***** EXTRACTED MATERIAL

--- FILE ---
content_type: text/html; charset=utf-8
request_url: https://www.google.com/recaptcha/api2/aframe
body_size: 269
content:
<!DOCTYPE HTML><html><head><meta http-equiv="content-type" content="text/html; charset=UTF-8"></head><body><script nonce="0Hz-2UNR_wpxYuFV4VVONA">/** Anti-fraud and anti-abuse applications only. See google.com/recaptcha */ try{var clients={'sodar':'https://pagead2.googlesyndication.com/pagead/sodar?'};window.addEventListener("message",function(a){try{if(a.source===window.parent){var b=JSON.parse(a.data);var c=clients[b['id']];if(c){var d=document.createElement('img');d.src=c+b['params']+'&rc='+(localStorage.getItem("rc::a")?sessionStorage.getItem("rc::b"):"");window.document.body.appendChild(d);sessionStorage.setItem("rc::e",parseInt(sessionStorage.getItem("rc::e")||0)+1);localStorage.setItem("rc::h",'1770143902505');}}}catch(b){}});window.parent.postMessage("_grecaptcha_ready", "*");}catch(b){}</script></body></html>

**********
***** EXTRACTED MATERIAL

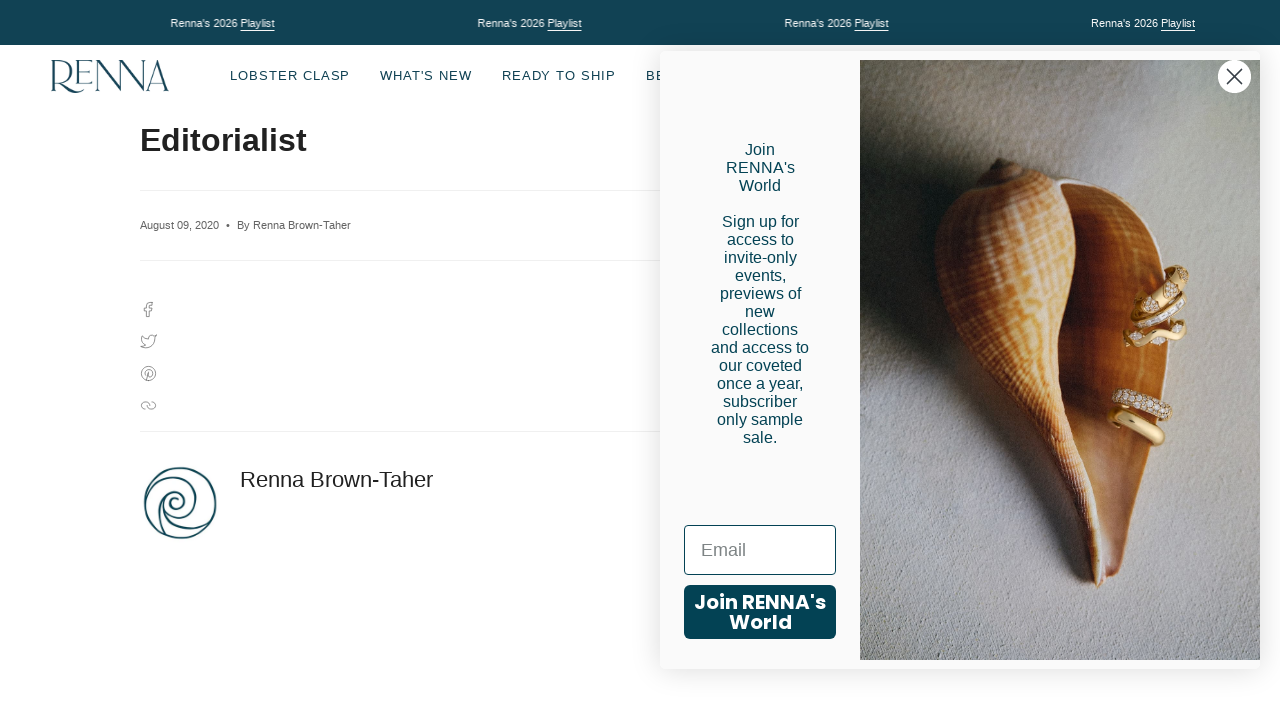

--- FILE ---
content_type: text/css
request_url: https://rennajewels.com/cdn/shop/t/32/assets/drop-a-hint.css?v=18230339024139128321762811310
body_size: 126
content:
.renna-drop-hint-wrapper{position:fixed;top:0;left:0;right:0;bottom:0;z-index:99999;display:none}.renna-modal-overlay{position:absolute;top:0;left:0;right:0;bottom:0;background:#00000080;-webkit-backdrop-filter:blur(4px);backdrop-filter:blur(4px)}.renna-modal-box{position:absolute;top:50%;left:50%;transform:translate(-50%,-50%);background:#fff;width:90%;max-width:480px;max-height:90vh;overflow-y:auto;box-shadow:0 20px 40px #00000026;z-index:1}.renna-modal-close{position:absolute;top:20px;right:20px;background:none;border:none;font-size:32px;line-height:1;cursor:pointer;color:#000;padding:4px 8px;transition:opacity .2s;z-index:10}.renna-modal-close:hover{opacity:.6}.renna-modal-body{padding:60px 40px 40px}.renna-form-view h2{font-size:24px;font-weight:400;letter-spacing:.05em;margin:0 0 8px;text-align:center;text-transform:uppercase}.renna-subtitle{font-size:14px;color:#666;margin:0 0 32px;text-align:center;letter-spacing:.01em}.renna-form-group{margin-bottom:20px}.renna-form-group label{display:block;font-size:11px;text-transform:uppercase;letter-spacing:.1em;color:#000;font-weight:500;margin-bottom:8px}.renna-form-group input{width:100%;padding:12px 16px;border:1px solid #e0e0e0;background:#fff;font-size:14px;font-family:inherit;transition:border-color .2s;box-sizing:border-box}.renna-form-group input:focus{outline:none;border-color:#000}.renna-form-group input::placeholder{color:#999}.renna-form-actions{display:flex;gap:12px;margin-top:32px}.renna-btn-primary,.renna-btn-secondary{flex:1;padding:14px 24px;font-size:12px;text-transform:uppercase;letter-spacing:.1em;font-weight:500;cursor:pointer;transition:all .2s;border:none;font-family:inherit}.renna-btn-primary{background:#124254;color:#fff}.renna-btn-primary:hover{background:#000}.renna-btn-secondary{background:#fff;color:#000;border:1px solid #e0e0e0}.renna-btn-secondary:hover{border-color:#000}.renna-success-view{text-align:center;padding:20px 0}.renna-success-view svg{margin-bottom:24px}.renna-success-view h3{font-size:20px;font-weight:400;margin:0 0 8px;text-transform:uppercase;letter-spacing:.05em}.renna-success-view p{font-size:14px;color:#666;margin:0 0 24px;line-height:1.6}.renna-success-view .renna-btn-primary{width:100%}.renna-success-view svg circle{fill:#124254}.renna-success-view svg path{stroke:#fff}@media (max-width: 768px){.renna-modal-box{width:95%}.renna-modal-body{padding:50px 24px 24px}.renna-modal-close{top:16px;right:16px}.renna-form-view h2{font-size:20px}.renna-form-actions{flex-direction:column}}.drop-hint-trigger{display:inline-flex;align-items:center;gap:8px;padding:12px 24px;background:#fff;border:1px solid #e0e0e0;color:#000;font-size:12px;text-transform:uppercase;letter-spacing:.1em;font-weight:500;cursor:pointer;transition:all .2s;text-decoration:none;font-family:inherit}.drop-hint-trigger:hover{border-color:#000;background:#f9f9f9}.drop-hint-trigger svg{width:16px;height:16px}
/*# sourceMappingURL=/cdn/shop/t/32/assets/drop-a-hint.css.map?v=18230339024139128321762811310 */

**********

● **WORK INSTRUCTIONS**
Take from the listing every line in which the word "shop" appears.

● **SOLVED PROBLEM**
request_url: https://rennajewels.com/cdn/shop/t/32/assets/drop-a-hint.css?v=18230339024139128321762811310
/*# sourceMappingURL=/cdn/shop/t/32/assets/drop-a-hint.css.map?v=18230339024139128321762811310 */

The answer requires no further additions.